Cyber-criminals use a range of well-documented techniques to uncover passwords. It is of use to note that many of which require only basic tools or moderate technical skill. Some common methods used by hackers include:  

  • Phishing: Impersonating internal contacts (like IT, finance team or senior leadership) to trick users into sharing login details. 
  • Brute-force attacks: Systematically guessing password combinations using automated tools. 
  • Credential theft due to malware or compromised systems: Hackers use malicious software or exposed gaps in firewalls that store credentials, to gain access. This is especially easy if specific internal passwords are saved in browsers or unsecured files. 
  • Manual guessing: Using personal information or predictable formats (e.g. company name, year) to guess passwords. 
  • Careless storage: Having password on display when typing in login credentials, visible on sticky notes or paper around computers in open office environments.  


Best practices for businesses 

To strengthen password security across your organisation, our IT support recommends implementing the following measures: 

Password managers to generate and store strong, unique credentials for each account that can be selectively accessible and convenient. 

Multi-factor authentication enabled where possible to add an additional secondary layer of protection. See our guide on how to enable two-factor authentication on Office 365

Change passwords regularly if in doubt of suspicious login activity, notifications you do not recognise or suspected phishing attempts. 

Train staff regularly on password hygiene, phishing awareness, and secure login practices. 

Audit access routinely remove unused accounts when staff leave or no longer require access and restrict access to only those who need it. 

Replace default credentials immediately (e.g. “admin”, “password”) to prevent easy exploitation of new systems. 

Check your email account for breaches on the website haveibeenpwned.com - this can show whether your email address has been found in any data breaches, giving you a list of places to focus on changing your password.

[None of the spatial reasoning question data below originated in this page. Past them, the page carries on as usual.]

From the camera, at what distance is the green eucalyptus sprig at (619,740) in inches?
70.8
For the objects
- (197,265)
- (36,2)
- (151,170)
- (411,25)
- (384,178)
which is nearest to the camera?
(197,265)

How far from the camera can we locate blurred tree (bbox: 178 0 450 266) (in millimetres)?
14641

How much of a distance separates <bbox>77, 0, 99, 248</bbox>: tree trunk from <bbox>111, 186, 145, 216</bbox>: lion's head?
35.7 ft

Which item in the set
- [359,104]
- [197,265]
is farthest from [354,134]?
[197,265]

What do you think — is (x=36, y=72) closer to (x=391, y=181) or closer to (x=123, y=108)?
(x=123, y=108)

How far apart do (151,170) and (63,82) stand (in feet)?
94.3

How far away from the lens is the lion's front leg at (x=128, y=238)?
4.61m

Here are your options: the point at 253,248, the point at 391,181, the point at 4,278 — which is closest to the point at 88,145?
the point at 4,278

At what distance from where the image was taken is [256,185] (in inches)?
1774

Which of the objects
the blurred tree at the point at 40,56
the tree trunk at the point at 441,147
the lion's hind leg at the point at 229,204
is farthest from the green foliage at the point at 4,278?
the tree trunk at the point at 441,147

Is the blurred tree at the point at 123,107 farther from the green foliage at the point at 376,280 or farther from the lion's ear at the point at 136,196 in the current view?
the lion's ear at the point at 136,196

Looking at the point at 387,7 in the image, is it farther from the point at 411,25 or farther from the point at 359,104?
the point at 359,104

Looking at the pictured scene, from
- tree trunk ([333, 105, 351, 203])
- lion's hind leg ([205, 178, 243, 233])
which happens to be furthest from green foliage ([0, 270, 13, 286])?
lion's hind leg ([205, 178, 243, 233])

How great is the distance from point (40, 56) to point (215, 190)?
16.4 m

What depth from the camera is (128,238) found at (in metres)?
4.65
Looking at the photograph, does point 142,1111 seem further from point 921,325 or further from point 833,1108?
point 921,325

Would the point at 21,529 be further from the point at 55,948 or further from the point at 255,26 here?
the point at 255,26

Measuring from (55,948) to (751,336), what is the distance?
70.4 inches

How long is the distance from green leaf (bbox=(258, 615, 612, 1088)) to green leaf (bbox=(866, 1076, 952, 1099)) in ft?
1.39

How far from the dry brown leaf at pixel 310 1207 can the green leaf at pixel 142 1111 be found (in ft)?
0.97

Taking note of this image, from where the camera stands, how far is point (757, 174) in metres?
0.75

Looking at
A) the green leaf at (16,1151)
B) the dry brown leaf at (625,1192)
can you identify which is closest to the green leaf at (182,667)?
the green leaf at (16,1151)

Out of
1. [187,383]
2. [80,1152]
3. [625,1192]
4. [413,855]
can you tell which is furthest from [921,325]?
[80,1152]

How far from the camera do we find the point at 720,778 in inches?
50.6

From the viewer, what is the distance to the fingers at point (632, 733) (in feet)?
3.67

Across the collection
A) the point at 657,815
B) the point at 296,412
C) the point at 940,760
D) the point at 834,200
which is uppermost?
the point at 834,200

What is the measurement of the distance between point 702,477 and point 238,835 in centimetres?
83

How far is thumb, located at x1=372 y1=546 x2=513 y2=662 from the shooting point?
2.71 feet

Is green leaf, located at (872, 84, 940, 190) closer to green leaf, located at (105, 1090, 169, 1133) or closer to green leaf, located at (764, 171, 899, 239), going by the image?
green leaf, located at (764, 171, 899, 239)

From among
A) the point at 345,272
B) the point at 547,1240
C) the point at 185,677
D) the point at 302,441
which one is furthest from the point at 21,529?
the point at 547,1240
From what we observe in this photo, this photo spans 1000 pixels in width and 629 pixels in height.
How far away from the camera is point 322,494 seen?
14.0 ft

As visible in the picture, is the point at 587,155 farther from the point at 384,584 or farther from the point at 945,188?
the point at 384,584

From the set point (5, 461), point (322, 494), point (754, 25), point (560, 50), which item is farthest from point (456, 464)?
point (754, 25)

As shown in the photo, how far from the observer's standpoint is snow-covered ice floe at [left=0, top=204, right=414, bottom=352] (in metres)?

The National Cyber Security Centre advises each organisation to have an active password policy. It openly discourages reliance on passwords, deeming them to have limited ability to protect data. Even when using passwords correctly, it must be reiterated to businesses and their staff to practise strict control, using MFA where possible and storing all passwords with cryptographic functions to reduce risks and prevent cyber disasters. 

Final thoughts  

Ultimately, maintaining strict password protocols helps keep your business safe and secure. Regardless of scale, businesses that overlook password security substantially expose themselves preventable security incidents. Putting password safety first is not a complex task, simple steps like enabling multi-factor authentication, keeping passwords unique or setting up a password manager can take less than 10 minutes and significantly secure your accounts.